Ma in realtà quei lustrini e quei gemiti da eccitazione (pre)puberale sono solo il lato più appariscente di una realtà contraddittoria e dai tanti volti, quasi quanti gli specchietti della leggendaria palla stroboscopica che ne è divenuta l’icona.
Un fenomeno sociale, oltre che musicale, che affondava le radici nella turbolenta New York “off” dei primi anni 70. Quella cloaca affollata di spacciatori, magnaccia e poliziotti corrotti raccontata in film come "Un uomo da marciapiede", "Il braccio violento della legge", "Taxi Driver", "Quel pomeriggio di un giorno da cani" e "Il giustiziere della notte".
Partendo proprio da questi aspetti e scavando in particolare nelle origini underground del movimento, Peter Shapiro (giornalista di testate come Spin, Vibe, The Wire, The Times) ricostruisce ora una "biografia politica della discomusic" che prende il nome da uno dei più trascinanti riempipista dei Bee Gees, "You Should Be Dancing"
“Per molti” – si legge nel prologo – la disco si riassume in tre parole: ‘Halston, Gucci e Fiorucci’. O evoca immagini di algide bellezze scandinave che ballano truccate con maquillages metallici e vestite di abiti scollati fino a lì. O forse il têteàtête tra Andy Wahrol e Bianca Jagger nella sala vip dello Studio 54... La disco è tutta superfici lucide e scintillanti, tacchi alti e rossetti voluttuosi, jeans attillati e pettorali scolpiti, archi sdolcinati che crescono e calano e ritmi travolgenti dal sapore latino, l’eccitazione della cocaina e il tremito del Quaalude. È l’umile peone catapultato nel firmamento celeste grazie ai suoi vestiti e ai suoi passi di danza. La disco era il massimo del glamour, della decadenza e dell’indulgenza. Ma, anche se brillava come un diamante, puzzava di escrementi. Per quanto possa sembrare elegante e sofisticata, la disco è nata, come un verme, dalla carcassa putrescente della Grande Mela”.

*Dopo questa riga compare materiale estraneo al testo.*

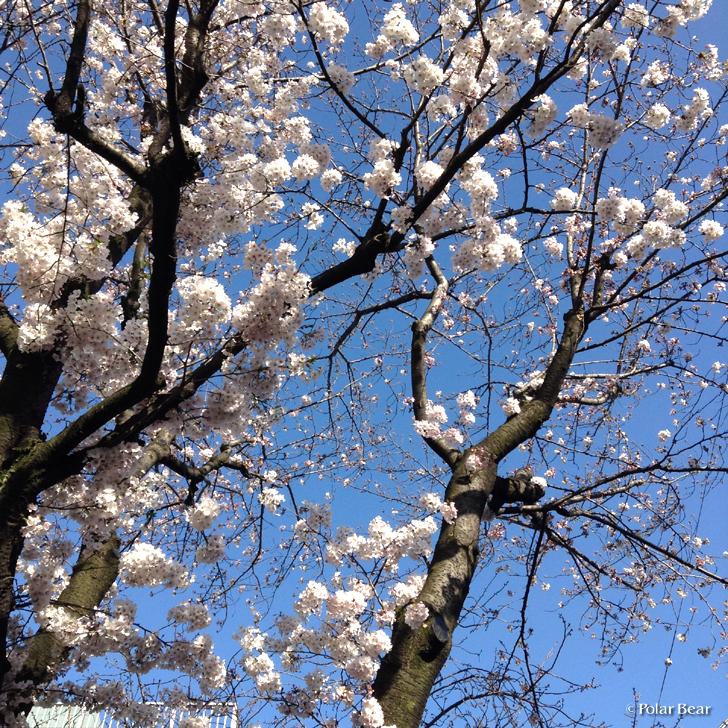 西荻窪 桜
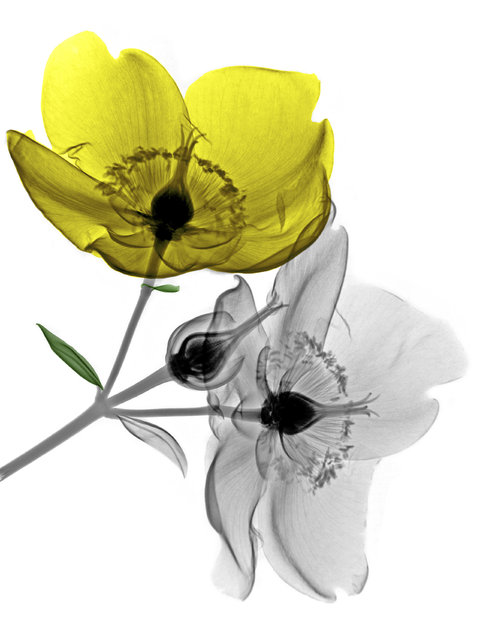 Coloured X-ray of Hypericum flowers. A physicist has used X-ray to create an extraordinary collection of artwork. Arie van't Riets pictures reveal birds, fish, monkeys and flowers in an incredible new light. The 66-year-old, from Bathmen in the Netherlands, began X-raying flowers as a means to teach radiographers and physicians how the machine worked. But after adding a bit of colour to the pictures, the retired medical physicist realised the potential for an exciting new collection of art. (Photo by Arie van't Riet/Barcroft Media)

Il viaggio inizia appunto nella New York di inizio 70, sulle piste di locali nati all’improvviso in cantine e magazzini dismessi. Sullo sfondo, un'America colpita al cuore dalla morte dei Kennedy e di Martin Luther King, una nazione divisa tra le lotte per i diritti civili e il realignment nixoniano. E’ qui che i primi pionieri del movimento – Dave Mancuso, Francis Grasso, Nicky Siano & C. – propagano i germi di quella “febbre del sabato sera” che divamperà poi in modo clamoroso come moda globale, incidendo radicalmente sulla stessa cultura pop. E’ musica d’evasione, ma anche una delle voci della rivendicazione sociale, nel suo abbraccio con la cultura nera, ad esempio, o con l’universo gay. E’ popmuzik, ma anche un genere che apporterà significative innovazioni alla scienza del ritmo, alle tecniche di composizione e di incisione, e persino alle modalità di diffusione della musica (si pensi ad esempio ai dischi-mix).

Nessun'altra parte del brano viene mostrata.